Skip to ContentSkip to Navigation
Over ons Actueel Nieuws Nieuwsberichten

Coalities tussen apen wellicht niet op basis van koele berekening

31 mei 2012

Coalities en ruilhandel bij apen worden door primatologen gezien als het belangrijkste bewijs van hun sociale berekenendheid en dus sociale intelligentie. Met computermodellen toonden Charlotte Hemelrijk en Ivan Puga Gonzales van de Rijksuniversiteit Groningen echter aan dat de complexe coalities bij apen en hun ruil voor vlooigedrag ook zonder veel voorbedachte rade (cognitie) tot stand kunnen komen. 'Toevallige nabijheid', veroorzaakt door een beperkte bewegingsvrijheid, lijkt bij apen een belangrijke verklarende factor te vormen. Het onderzoek werd gisteren gepubliceerd in PloS ONE.

§ §

■ OPDRACHTEN
1. In welk tijdschrift is het onderzoek uit het nieuwsbericht over coalities tussen apen verschenen?
2. Geef het vervolg van het nieuwsbericht over coalities tussen apen, aansluitend op de laatste zin.

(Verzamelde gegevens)

§ §

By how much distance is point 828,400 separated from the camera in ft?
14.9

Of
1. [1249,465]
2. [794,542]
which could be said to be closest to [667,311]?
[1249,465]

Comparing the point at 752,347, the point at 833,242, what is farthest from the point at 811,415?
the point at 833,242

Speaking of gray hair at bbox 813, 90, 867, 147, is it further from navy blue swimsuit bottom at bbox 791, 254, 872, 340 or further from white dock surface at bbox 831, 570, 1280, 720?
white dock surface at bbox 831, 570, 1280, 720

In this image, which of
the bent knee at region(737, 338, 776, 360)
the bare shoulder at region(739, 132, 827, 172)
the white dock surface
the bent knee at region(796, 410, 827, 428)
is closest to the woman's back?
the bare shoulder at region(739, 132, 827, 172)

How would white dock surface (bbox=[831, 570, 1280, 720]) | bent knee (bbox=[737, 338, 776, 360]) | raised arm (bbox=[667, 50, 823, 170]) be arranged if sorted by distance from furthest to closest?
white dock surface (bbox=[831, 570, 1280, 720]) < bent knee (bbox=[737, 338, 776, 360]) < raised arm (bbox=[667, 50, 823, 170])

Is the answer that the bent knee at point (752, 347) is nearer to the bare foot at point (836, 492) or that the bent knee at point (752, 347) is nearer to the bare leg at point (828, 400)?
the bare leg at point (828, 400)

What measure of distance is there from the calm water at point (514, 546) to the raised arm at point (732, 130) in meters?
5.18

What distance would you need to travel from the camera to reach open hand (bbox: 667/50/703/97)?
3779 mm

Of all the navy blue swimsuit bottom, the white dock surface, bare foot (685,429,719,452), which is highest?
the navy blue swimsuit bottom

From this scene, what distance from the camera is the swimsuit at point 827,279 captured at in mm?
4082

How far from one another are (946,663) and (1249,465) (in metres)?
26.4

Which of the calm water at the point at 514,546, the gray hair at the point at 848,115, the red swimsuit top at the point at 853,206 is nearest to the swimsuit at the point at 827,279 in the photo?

§ §

■ ANTWOORDEN
1. In PloS ONE.

2.
Bij de vakgroep Behavioural Ecology and Self-Organisation (BESO) van het Centre for Ecological and Evolutionary Studies van de RUG probeert men complexe biologische patronen en processen te begrijpen door de verschillende onderliggende niveaus van organisatie bloot te leggen. Het onderzoek naar zelforganisatie richt zich onder meer op scholen vis, zwermen vogels en op groepen primaten. Een van de Groningse onderzoekslijnen spitst zich toe op het geven van cognitief simpele verklaringen voor complex sociaal gedrag.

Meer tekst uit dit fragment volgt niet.